At first, after she finished the first five songs, she’d assumed she would make an EP. But the songs kept coming to her. She and engineer Gena Johnson got together and hone in on mixing sounds, but there were breaks between sessions. Eventually Thirty Tigers Records signed her, at which point she got serious about selecting the songs to include on the record and finishing it up.
As for not worrying about genre, the record doesn’t much sound like a country record. Instead, it’s a blend of modern pop and ‘70s Laurel Canyon folk.
“I nailed it, then,” she responded when those two terms are used to describe Rosegold. The echoey, ruminative penultimate track “I Mean It” even recalls Ray of Light-era Madonna, to which Monroe pointed out that the pop diva also wrote that record after the birth of her first child: “I guess we were on the same wave of joy.”
She said making the collection of breezy songs felt natural and credits Nathan Chapman (Taylor Swift), one of her producers as helping to meet her vision. One of the key rules was avoiding traditionally “country” instruments. When Chapman picked up a banjo, she immediately asked him to put it away. The two of them used more unusual artists as baselines, such as Lil Wayne and Kanye West
“All you have to do is kind of give a couple of references,” she said. “I knew I wanted to double or triple my voice on the chorus. I always wanted the chorus to come and flood, like it’s sweeping everyone away, and the verse being almost like I’m right in your ear whispering, but using the lower register in my voice.”
Many of the songs have the feel of drifting on a cloud, such as the familial love of “Silk,” seductive “Drive,” sparse and intoxicating “The New Me” and woozy piano-led “Flying.” She wrote the slightly bluesy “Til It Breaks” for a friend going through a difficult time as well as to help herself accept and let go of her past.
Her goal, she said was to give listeners joyous chills with a vocal inflection or a guitar lick. The feel of the songs came as she was working on improving herself and replacing fear with happiness and acceptance.
“After I had my son, because of everything, I just told you about my life, I became hyper protective of my joy,” she said. “Right after he was born, I was a super nervous wreck, afraid I was going to lose everything because of my past.”
So she turned toward her faith for reassurance, and now feels more grounded than she has in a long time.
“I talk to God more, I pray earnestly, I read the Bible more.
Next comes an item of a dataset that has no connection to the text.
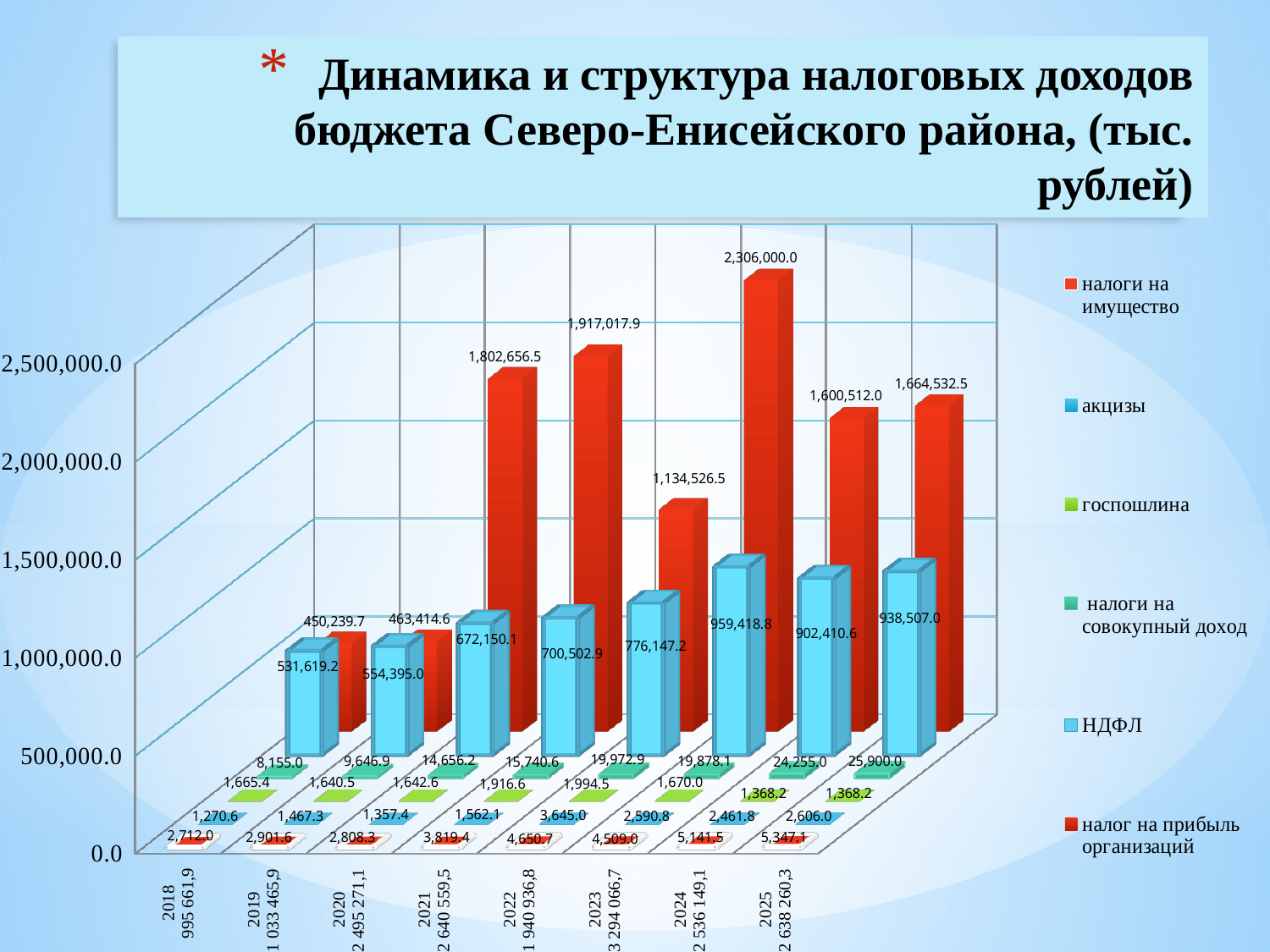
What is the value of НДФЛ for 2025? 938,507.0 In which year is НДФЛ highest? 2023 In which year is налоги на имущество lowest? 2018 Does НДФЛ rise or fall from 2018 to 2023? rise What is the value of налоги на совокупный доход for 2025? 25,900.0 What is the value of налог на прибыль организаций for 2022? 1,134,526.5 By how much did НДФЛ increase from 2018 to 2019? 22,775.8 What kind of chart is shown on the slide? bar chart Which year has the larger value for налоги на имущество, 2020 or 2021? 2021 How many years are shown along the x axis? 8 How many series does the legend list? 6 What is the value of налоги на имущество for 2023? 4,509.0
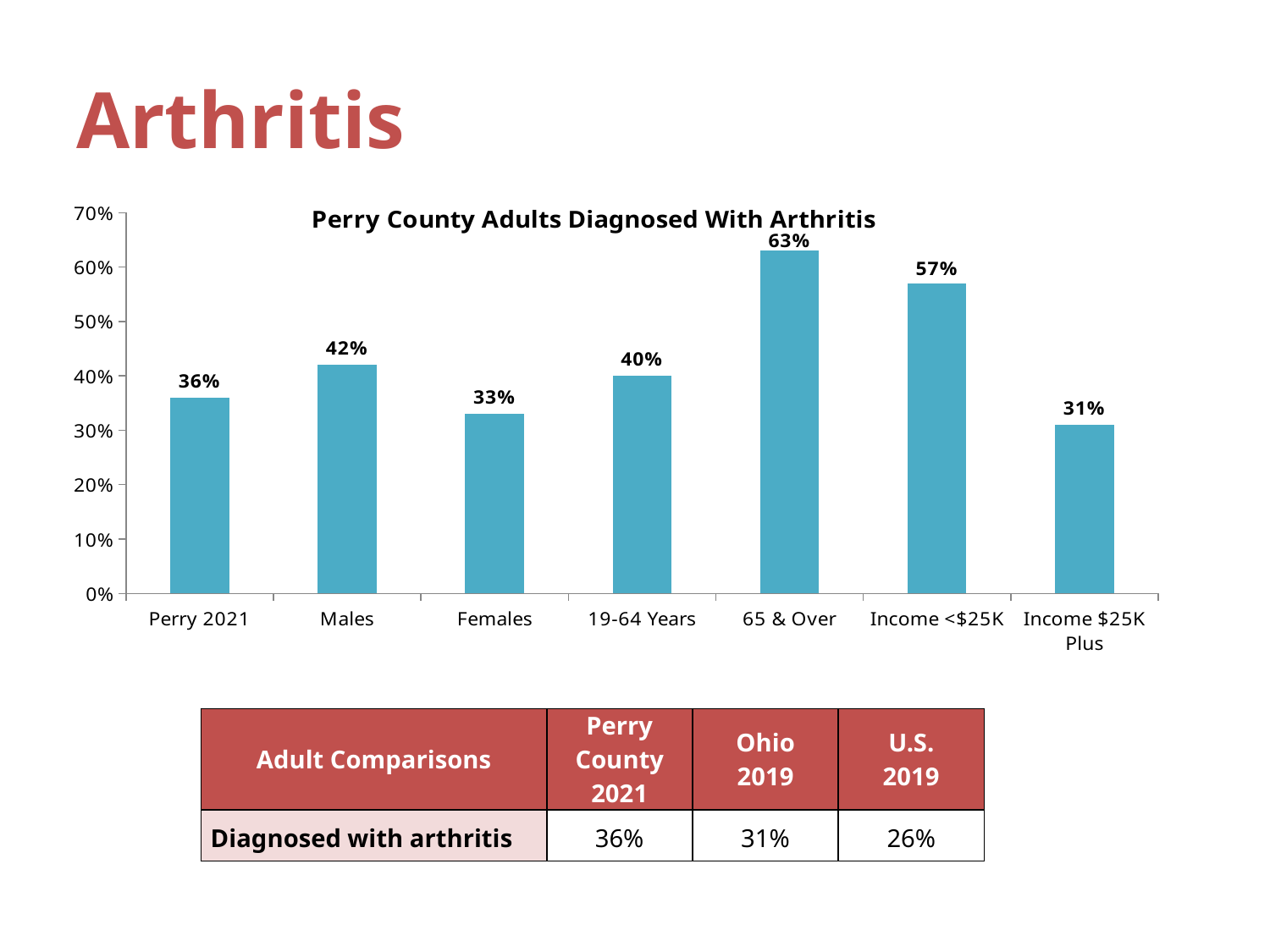
Which category has the lowest value in the chart? Income $25K Plus What is the title of the chart? Perry County Adults Diagnosed With Arthritis What is the value for Perry 2021 in the chart? 36% How many categories are shown in the chart? 7 What is the value for Income <$25K in the chart? 57% What is the value for Males in the chart? 42% Which is larger, the value for Income <$25K or the value for Income $25K Plus? Income <$25K What is the difference between the values for Males and Females? 9% What kind of chart is shown on the slide? bar chart Which category has the highest value in the chart? 65 & Over Is the value for 65 & Over greater or less than 60%? greater What is the difference between the values for 65 & Over and 19-64 Years? 23%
I feel light kind of coming through me, and I’m working on always honing in on that light,” she said.
Ashley Monroe broke into song, singing a line from “Silk” a capella: “It’s so close that/ I can feel it/ Softly kiss/ Against my skin.”
“I wanted to use lyrics, as well, to cause people to feel that feeling—all the fires of love,” she said.
She briefly thought about releasing the record under a different name to set it apart from her other, more traditionally country sound, but decided against it after accepting ownership of it. Her next record may be even more different, yet she’s also not left traditional country behind. She’s cowritten songs on recent albums by both Travis Tritt and the Oakridge Boys that sound nothing like Rosegold.
Pistol Annies also have a lot of material in the works, she said. The trio of close friends talk every day over text message and have met often to write. Their songs, much more in the outlaw country mold, come effortlessly.
“It’s me singing, writing, producing, creating on every single level [of Rosegold], so why would I try to act like it’s anything else but me?” she said she decided. “Nobody is just only one thing. I’m from Knoxville, Tennessee. I am country. I’m from the country, but I’ve always and will always like seeing and being able to do all kinds of music, and that’s what makes me so happy about music, as it can be everything.”